__Goal__
Please recast the lines from the one containing "According to this photograph, which of" through the end of the material, inclusive, as a Markdown table with the columns Row and Content, leaving out blank lines.

-- start Input rows --

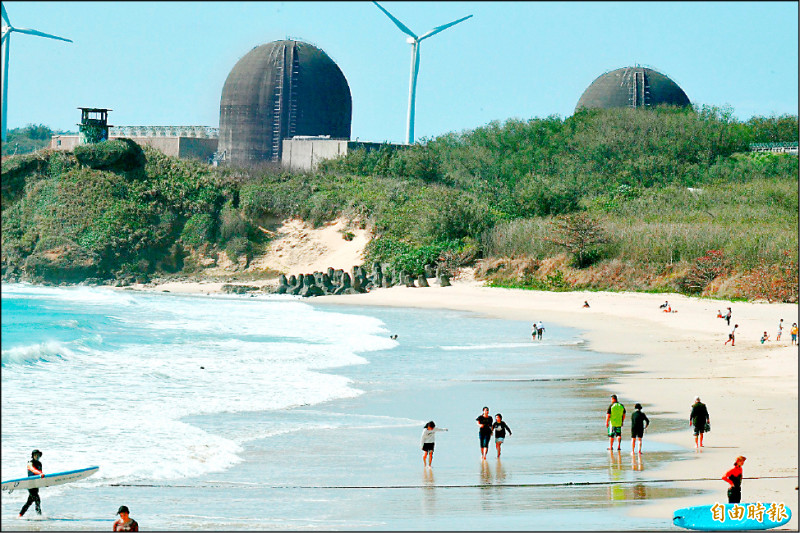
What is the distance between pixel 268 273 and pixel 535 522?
44.3 metres

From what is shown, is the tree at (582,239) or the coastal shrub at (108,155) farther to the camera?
the coastal shrub at (108,155)

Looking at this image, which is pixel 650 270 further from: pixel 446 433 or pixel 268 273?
pixel 446 433

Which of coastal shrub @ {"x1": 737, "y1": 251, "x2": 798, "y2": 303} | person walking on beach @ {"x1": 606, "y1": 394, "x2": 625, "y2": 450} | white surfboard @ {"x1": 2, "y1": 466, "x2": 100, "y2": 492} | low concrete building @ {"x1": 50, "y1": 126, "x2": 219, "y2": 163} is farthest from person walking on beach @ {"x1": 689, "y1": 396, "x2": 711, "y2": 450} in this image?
low concrete building @ {"x1": 50, "y1": 126, "x2": 219, "y2": 163}

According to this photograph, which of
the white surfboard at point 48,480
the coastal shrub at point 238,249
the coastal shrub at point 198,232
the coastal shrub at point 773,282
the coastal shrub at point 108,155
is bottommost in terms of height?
the white surfboard at point 48,480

-- end Input rows --

__The result__
| Row | Content |
|---|---|
| 1 | According to this photograph, which of |
| 2 | the white surfboard at point 48,480 |
| 3 | the coastal shrub at point 238,249 |
| 4 | the coastal shrub at point 198,232 |
| 5 | the coastal shrub at point 773,282 |
| 6 | the coastal shrub at point 108,155 |
| 7 | is bottommost in terms of height? |
| 8 | the white surfboard at point 48,480 |